== WORK REQUIRED ==
Locate each line in the rows that contains the word "Look" and copy every such line. Matching is case-sensitive.

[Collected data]
· · · · · · ·

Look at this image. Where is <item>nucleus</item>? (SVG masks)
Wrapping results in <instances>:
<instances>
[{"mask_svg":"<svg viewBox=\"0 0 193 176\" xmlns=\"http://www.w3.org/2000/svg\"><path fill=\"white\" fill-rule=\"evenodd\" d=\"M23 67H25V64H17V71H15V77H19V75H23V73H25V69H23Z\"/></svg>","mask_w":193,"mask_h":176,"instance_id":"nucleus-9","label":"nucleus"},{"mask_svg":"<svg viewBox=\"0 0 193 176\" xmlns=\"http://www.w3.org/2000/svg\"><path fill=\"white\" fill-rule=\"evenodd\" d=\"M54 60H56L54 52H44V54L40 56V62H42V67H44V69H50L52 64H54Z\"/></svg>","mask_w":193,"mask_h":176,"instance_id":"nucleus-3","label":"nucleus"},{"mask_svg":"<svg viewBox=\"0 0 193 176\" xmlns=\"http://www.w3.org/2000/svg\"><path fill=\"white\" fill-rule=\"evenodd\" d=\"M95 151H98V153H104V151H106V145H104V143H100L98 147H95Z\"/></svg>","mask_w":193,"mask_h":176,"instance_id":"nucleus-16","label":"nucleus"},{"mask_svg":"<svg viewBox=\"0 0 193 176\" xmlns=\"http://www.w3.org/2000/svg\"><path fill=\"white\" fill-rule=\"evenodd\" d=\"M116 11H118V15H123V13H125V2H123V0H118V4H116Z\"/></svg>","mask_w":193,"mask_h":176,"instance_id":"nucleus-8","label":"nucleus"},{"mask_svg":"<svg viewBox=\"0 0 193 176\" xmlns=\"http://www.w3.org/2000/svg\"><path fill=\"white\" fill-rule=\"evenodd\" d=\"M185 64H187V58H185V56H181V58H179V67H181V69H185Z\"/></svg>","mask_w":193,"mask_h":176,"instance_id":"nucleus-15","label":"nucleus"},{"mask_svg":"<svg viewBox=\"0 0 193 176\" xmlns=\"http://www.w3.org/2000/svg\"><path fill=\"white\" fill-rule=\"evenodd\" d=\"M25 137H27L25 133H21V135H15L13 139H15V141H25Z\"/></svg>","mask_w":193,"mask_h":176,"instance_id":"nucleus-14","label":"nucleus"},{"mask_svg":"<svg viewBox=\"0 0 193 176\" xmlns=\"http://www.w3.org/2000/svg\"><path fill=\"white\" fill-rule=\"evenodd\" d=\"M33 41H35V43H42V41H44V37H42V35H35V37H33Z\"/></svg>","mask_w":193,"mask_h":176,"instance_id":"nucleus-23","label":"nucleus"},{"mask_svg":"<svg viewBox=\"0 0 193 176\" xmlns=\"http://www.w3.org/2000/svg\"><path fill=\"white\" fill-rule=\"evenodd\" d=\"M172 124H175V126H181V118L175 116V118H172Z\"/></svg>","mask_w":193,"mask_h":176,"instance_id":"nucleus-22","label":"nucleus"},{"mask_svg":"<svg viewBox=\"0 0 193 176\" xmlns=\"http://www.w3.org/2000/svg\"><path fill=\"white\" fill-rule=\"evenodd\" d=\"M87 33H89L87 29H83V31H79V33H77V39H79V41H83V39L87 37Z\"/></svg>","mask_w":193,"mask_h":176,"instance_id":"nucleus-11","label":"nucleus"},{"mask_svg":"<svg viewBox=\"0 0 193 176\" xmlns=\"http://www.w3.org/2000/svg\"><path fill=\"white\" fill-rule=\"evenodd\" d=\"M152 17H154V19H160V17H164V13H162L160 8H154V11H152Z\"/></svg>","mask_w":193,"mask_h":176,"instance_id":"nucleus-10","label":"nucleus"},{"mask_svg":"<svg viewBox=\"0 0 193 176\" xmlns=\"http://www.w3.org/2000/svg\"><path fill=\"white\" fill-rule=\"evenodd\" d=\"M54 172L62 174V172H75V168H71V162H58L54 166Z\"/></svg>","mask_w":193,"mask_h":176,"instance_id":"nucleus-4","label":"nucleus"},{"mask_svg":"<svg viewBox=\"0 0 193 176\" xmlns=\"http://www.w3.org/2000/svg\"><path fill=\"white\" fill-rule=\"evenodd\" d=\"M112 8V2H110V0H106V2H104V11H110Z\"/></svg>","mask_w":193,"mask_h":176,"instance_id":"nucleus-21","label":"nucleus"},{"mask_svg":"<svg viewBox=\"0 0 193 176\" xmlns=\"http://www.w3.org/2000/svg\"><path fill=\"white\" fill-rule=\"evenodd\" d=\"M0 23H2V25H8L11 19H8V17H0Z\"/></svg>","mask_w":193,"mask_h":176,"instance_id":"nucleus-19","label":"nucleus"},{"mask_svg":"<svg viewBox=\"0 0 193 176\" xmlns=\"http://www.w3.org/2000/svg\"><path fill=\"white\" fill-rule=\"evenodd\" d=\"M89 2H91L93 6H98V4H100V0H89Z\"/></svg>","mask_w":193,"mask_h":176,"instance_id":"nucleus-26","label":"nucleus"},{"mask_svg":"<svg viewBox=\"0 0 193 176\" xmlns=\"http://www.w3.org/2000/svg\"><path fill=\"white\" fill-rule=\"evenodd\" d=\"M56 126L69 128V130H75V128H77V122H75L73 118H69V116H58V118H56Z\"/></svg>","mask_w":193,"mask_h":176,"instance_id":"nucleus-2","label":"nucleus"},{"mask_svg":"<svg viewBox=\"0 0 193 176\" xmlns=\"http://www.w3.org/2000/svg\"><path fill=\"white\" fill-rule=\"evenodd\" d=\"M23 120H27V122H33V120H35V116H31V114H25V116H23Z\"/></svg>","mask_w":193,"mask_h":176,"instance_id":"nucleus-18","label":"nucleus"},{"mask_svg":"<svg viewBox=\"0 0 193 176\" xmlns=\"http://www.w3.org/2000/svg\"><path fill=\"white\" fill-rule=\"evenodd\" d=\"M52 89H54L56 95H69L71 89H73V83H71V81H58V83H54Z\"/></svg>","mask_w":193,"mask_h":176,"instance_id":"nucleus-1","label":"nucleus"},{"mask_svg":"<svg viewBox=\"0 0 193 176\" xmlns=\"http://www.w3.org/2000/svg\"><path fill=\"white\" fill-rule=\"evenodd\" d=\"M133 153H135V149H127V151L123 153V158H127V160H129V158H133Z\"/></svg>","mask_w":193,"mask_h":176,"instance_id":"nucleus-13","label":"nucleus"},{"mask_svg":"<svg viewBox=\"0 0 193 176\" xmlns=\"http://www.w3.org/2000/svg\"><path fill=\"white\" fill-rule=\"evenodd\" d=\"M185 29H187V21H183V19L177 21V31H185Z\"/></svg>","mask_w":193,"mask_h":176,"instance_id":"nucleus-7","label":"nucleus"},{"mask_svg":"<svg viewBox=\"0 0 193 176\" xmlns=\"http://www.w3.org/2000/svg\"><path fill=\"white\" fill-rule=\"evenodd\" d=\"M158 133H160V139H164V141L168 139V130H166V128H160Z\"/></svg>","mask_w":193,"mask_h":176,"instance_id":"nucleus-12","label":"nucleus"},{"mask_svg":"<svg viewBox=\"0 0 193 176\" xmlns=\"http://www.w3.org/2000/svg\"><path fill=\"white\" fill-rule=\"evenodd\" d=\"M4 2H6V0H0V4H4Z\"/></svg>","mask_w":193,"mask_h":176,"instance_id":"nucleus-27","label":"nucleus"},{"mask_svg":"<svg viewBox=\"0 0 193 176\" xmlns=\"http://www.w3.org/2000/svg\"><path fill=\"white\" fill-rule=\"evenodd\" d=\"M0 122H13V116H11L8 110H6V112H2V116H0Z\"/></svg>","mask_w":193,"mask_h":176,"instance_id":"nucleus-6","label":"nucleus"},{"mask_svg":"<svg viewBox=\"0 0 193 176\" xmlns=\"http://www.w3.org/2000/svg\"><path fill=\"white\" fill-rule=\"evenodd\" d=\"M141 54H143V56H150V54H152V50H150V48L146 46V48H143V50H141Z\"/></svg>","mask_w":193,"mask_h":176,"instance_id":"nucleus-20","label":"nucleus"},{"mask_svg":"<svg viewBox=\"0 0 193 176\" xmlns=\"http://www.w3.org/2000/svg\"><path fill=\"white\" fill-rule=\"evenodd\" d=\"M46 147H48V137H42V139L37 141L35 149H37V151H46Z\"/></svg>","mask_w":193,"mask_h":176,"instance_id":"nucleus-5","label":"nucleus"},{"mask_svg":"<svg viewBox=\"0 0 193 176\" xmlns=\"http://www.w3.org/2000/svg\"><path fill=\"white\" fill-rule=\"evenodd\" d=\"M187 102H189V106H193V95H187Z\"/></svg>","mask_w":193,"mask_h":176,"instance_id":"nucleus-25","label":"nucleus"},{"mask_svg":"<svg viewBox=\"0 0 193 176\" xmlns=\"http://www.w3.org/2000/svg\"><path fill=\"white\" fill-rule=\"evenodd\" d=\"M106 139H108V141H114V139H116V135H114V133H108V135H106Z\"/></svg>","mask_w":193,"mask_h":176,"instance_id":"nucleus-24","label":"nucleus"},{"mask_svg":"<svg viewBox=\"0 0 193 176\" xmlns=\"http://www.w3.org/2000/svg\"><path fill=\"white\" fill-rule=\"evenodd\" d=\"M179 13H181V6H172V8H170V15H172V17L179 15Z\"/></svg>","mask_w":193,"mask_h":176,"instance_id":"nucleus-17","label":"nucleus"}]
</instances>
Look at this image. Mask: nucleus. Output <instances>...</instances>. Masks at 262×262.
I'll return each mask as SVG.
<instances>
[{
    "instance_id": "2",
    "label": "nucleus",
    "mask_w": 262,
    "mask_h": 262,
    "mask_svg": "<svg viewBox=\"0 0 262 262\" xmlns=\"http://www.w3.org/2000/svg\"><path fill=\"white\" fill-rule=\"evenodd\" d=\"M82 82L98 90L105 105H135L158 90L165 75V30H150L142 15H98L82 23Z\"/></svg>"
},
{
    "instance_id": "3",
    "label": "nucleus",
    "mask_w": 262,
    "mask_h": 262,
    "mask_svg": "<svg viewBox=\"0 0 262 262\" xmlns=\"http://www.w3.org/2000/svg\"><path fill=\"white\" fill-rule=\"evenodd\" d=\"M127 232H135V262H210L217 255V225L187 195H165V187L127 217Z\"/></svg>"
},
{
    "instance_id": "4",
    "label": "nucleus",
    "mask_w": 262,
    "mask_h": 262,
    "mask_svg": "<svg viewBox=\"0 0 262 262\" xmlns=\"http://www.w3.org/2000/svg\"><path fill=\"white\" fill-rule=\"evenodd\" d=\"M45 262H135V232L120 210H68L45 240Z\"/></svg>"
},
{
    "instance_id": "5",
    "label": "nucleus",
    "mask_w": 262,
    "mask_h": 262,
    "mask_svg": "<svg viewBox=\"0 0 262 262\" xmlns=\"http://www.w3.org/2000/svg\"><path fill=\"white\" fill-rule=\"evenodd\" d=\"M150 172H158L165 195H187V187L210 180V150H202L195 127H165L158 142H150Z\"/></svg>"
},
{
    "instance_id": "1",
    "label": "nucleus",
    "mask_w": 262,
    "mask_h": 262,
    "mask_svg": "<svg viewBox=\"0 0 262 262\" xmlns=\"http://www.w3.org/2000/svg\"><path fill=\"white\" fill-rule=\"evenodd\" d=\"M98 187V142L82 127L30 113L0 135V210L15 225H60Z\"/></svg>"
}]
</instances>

· · · · · · ·

== RESULT OF THIS EXERCISE ==
Look at this image. Where is <item>nucleus</item>? (SVG masks)
Look at this image. Mask: nucleus. Output <instances>...</instances>. Masks at 262×262.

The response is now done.